PROVIDED TEXT:
= = = = = = =
Skip to content

A delicate balance

The South Fraser Perimeter Road skirts sensitive ecological areas, but is enough being done to protect wetlands impacted by the project?
28202southdeltaDSC_0771
The South Fraser Perimeter Road runs through productive agricultural land and skirts the Burns Bog Ecological Conservation Area

The dusty road running beside the ancient Burns peat bog might just be the last great frontier of road construction in Metro Vancouver.

The largely rural wetlands are teeming with wildlife and waterfowl, but just metres away lies the black asphalt of the South Fraser Perimeter Road (SFPR).

The $1 billion, 40-km highway project runs along the south side of the Fraser River, extending from Highway 17 in southwest Delta to 176th Street in Surrey, with connections to Highway 1, 91, 99 and to TransLink's Golden Ears Bridge.

The SFPR's Surrey connection opened earlier this month, while South Delta's extension of Highway 17 is expected to be completed by the end of 2013.
= = = = = = =
RECORDS PROVIDED:
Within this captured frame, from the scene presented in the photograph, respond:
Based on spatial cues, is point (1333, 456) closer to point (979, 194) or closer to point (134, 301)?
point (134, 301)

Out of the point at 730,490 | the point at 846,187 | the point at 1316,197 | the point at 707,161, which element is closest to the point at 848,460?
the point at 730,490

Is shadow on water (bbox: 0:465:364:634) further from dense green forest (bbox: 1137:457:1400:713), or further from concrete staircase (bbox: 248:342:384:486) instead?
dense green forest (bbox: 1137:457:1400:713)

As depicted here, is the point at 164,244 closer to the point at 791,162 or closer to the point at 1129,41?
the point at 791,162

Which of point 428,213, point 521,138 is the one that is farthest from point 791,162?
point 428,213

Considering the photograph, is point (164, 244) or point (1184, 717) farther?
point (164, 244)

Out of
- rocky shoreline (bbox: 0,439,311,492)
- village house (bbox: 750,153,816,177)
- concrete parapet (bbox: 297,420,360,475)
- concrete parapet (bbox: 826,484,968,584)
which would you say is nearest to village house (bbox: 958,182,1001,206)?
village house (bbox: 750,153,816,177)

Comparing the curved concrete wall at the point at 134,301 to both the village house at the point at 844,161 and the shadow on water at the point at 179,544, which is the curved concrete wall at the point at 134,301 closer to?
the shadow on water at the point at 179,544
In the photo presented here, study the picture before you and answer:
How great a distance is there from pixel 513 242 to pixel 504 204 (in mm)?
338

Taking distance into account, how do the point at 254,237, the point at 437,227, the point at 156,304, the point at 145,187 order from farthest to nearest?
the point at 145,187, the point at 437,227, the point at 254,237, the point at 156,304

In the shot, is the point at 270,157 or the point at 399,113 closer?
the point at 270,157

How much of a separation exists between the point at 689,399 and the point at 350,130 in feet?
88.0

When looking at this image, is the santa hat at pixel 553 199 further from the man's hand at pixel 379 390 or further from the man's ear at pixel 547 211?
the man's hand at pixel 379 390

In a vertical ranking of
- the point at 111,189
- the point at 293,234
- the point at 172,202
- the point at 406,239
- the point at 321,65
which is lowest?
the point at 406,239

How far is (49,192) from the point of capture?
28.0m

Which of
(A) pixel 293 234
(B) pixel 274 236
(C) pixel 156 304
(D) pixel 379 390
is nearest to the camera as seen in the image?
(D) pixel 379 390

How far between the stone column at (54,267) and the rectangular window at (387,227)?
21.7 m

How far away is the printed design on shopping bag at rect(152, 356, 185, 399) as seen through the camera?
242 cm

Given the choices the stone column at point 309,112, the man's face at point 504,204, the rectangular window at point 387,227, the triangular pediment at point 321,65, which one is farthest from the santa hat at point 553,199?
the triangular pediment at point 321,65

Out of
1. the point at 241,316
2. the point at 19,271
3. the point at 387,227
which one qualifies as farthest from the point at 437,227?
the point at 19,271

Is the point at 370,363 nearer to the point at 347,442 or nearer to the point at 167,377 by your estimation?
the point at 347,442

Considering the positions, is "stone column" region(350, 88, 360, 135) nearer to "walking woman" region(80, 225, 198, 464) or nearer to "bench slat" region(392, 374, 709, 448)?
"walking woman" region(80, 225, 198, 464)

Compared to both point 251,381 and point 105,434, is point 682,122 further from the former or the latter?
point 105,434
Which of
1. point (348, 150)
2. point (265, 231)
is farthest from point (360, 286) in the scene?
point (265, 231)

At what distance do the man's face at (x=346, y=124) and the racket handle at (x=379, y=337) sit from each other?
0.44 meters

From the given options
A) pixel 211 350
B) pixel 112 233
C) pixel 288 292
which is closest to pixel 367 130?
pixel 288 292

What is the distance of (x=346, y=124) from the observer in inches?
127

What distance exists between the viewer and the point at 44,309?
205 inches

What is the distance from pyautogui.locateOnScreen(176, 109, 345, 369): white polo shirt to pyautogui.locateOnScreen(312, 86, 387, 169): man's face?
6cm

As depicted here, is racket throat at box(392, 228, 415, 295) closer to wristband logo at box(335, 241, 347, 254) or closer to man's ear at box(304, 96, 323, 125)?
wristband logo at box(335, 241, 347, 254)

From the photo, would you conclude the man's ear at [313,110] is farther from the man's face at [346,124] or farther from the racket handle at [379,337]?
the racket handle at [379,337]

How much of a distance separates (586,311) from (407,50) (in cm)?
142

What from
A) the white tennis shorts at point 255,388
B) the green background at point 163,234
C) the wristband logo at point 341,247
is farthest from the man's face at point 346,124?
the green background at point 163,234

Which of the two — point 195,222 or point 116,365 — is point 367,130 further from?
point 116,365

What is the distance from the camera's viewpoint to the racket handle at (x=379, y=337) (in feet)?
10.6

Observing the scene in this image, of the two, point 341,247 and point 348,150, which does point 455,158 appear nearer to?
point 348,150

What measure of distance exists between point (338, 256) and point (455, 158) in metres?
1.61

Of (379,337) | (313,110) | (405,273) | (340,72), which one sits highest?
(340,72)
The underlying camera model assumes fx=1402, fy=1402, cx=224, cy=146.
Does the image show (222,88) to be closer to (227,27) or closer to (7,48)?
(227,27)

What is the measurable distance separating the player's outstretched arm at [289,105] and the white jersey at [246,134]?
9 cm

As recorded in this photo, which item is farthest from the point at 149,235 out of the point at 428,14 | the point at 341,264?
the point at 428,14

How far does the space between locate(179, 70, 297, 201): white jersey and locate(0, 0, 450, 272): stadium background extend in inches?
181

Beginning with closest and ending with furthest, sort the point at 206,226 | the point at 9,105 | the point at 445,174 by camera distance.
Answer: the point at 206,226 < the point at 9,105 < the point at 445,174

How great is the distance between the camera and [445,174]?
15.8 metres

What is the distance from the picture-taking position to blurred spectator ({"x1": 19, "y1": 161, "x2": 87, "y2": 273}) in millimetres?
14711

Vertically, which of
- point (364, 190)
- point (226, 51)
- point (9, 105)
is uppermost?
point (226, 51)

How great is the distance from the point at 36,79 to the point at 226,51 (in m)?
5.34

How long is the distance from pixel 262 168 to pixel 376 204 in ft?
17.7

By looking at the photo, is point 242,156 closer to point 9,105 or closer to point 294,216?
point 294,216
= = = = = = =
TASK REQUIREMENTS:
Proceed with the article on the South Fraser Perimeter Road, starting after its final sentence. The listing bears no relation to the article on the South Fraser Perimeter Road.

EXERCISE RESULT:
Given the new road's proximity to sensitive wildlife areas, environmental protection was chief concern, says senior project manager Ron Lepage.

"The project went through vigorous environmental screening," he says. "We listened to stakeholder concerns right from the get-go and tried to address them as best we could."

That's why the province hired environmental coordinator Lori Leach, to ensure the project meets with minimum impact to ecology.

Leach realized just how close they were building to Mother Nature last year while working on a section of the project near River Road. There she spotted a doe trying to keep a coyote at bay from her newborn calf. She quickly dialed conservation authorities to come and help.

Ravines and sloughs run throughout South Delta and next to the SFPR, such as this one located between River Road and Burns Bog. Adrian MacNair photo.

In areas where the SFPR merges with existing road infrastructure, Leach says they created green spaces and habitat for local wildlife.

"We saw an opportunity to create some environmental enhancement features," she explains. Her team planted cat tails, native shrubs and trees, and implemented standing "snags," which are dead trees that act as important habitat for aquatic birds and mammals. There are even nesting boxes for bats, roosting nests for water fowl, and the pond and tributaries are fish-bearing.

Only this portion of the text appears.